Once again, the answer lies in the unique nature of politics. Analysing and explaining political events or phenomena which have already occurred is what political scientists normally do. In other words, the ‘why?’ question is often asked (along with the ‘how?’ and ‘what?’ questions) but only in a context where it can be answered with the evidence at hand. Framing the analysis in this manner is considered ‘the scientific way to go’ and deviating from this norm is tolerated rarely and only in the form of a single paragraph in the conclusion of the research article outlining the future ‘real world’ implications of the topic at hand.
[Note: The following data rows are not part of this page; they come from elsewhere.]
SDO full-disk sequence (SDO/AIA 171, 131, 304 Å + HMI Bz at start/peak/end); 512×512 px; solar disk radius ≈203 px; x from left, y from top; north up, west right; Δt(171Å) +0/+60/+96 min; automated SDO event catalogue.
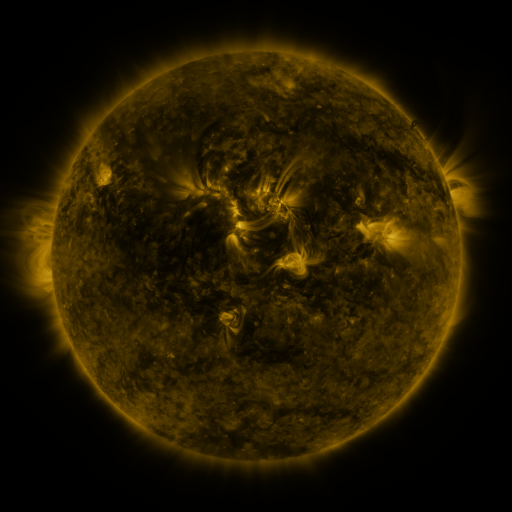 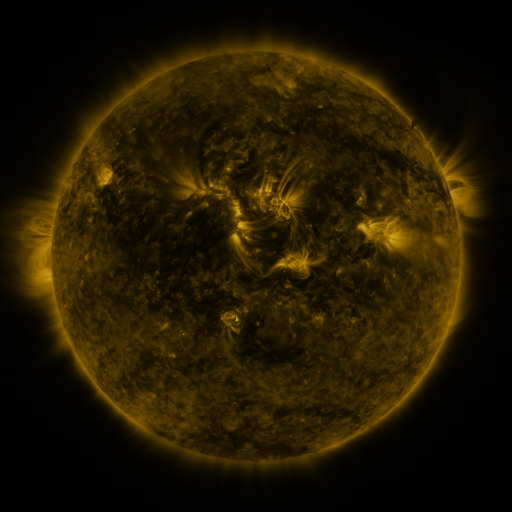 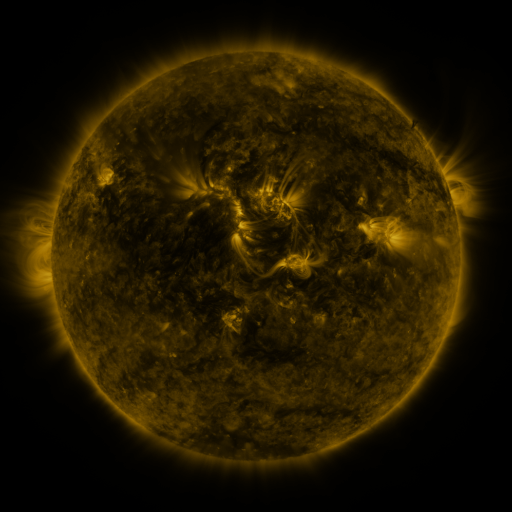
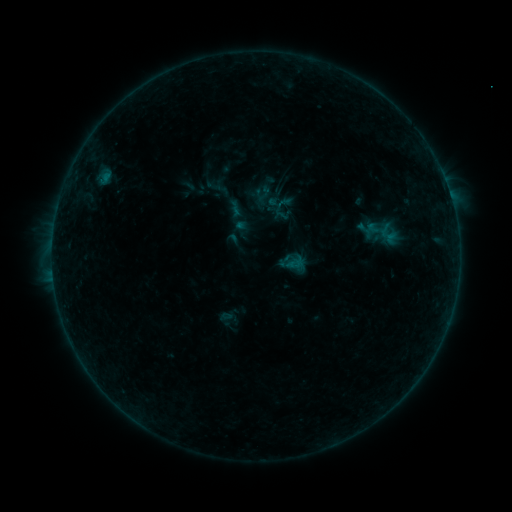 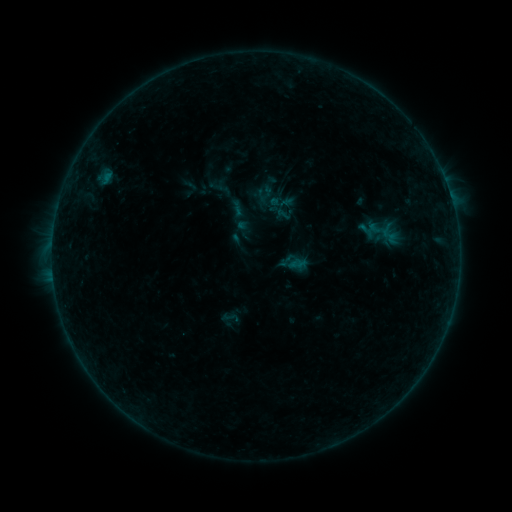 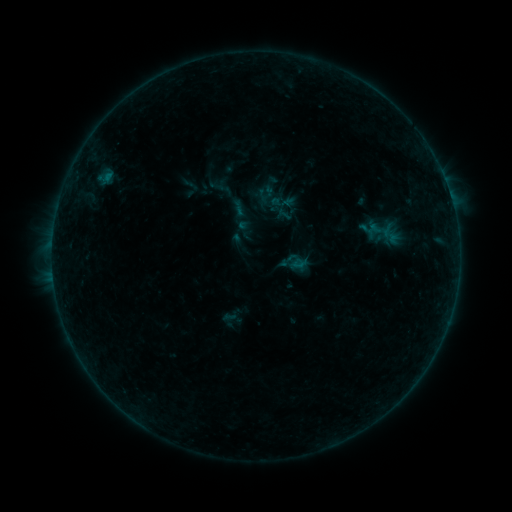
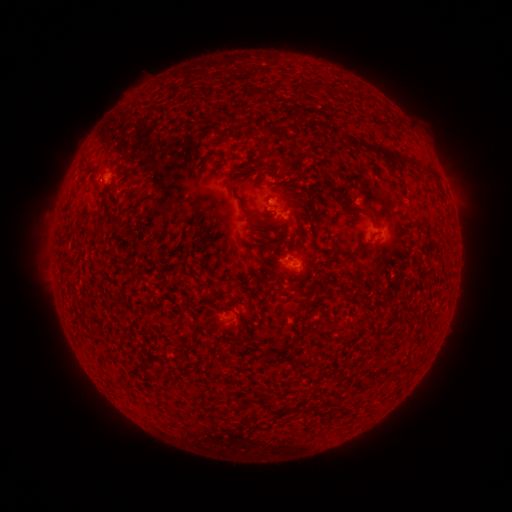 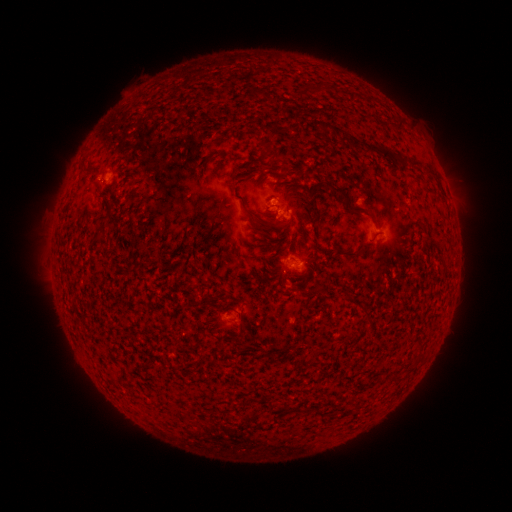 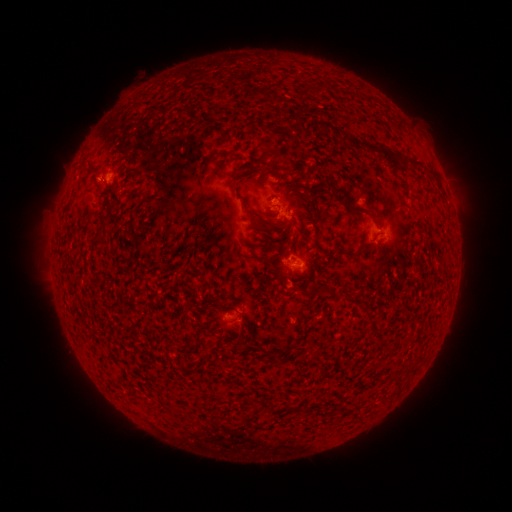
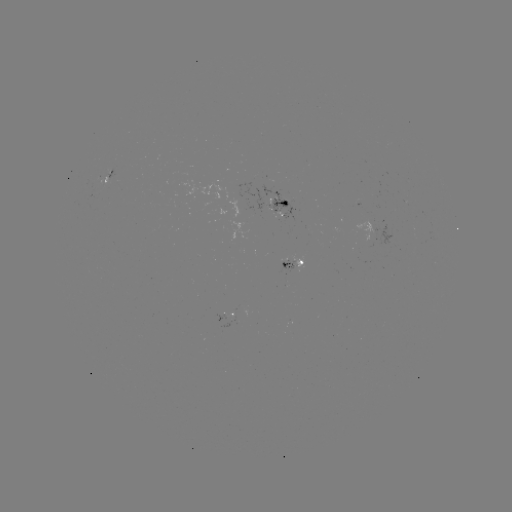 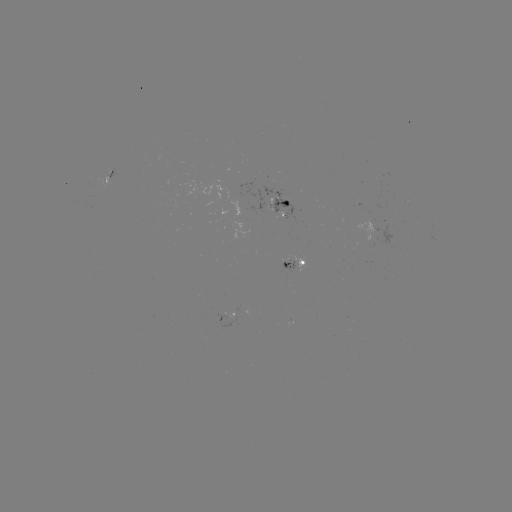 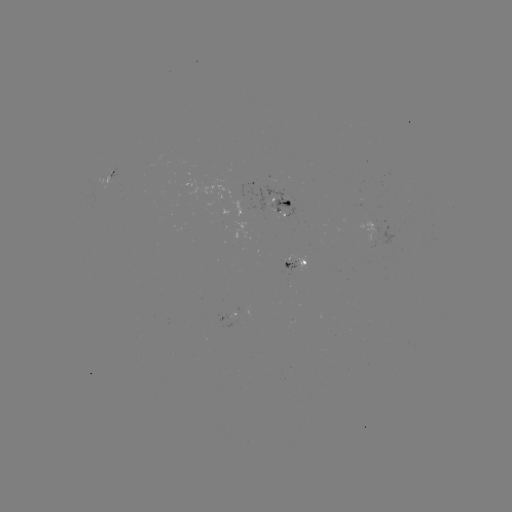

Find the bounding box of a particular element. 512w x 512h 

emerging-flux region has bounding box [226, 312, 241, 319].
Given the fact that political scientists abide by these rules during their whole careers and build their reputation on the quality of their published work, it is understandable why they might prefer not to engage in prescriptions for or predictions of the future, especially when it comes to a topic as sensitive as politics.

In conclusion, both the reason why we need political scientists in our public debates and the reason why they appear to be missing from the public sphere link back to the unique properties of politics in our society.